● Görev Yönergesi
Aşağıdaki Danıştay kararı metnini baştan sona, hiçbir değişiklik yapmadan yazın.

● Sağlanan Metin
Danıştay Kararı İdari Dava Daireleri Kurulu 2020/2683 E. 2022/226 K. 31.01.2022 T.

DANIŞTAY İDARİ DAVA DAİRELERİ KURULU         2020/2683 E.  ,  2022/226 K.
T.C.
D A N I Ş T A Y
İDARİ DAVA DAİRELERİ KURULU
Esas No : 2020/2683
Karar No : 2022/226

TEMYİZ EDEN (DAVACI) : …Sanayiciler ve İşadamları Derneği

KARŞI TARAF (DAVALI) : 1- …Bakanlığı
VEKİLİ: Hukuk Müşaviri Av. …

2- …Kurumu
VEKİLİ: Av. …

İSTEMİN KONUSU : Danıştay Onüçüncü Dairesinin 02/07/2020 tarih ve E:2018/457, K:2020/1699 sayılı kararının temyizen incelenerek bozulması istenilmektedir.

● Verilen Materyal
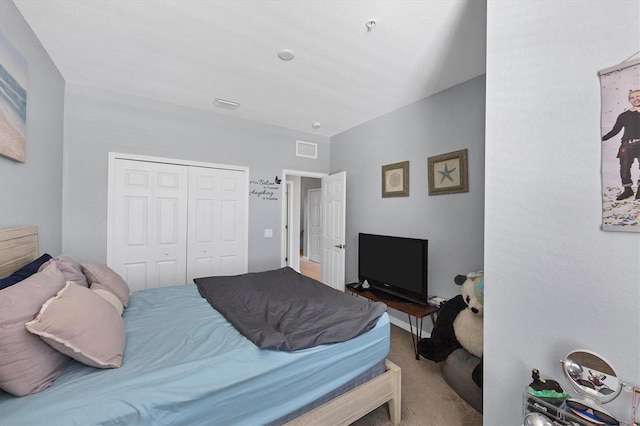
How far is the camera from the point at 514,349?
1.31 meters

● Görev Çıktısı
Danıştay Kararı İdari Dava Daireleri Kurulu 2020/2683 E. 2022/226 K. 31.01.2022 T.

DANIŞTAY İDARİ DAVA DAİRELERİ KURULU         2020/2683 E.  ,  2022/226 K.
T.C.
D A N I Ş T A Y
İDARİ DAVA DAİRELERİ KURULU
Esas No : 2020/2683
Karar No : 2022/226

TEMYİZ EDEN (DAVACI) : …Sanayiciler ve İşadamları Derneği

KARŞI TARAF (DAVALI) : 1- …Bakanlığı
VEKİLİ: Hukuk Müşaviri Av. …

2- …Kurumu
VEKİLİ: Av. …

İSTEMİN KONUSU : Danıştay Onüçüncü Dairesinin 02/07/2020 tarih ve E:2018/457, K:2020/1699 sayılı kararının temyizen incelenerek bozulması istenilmektedir.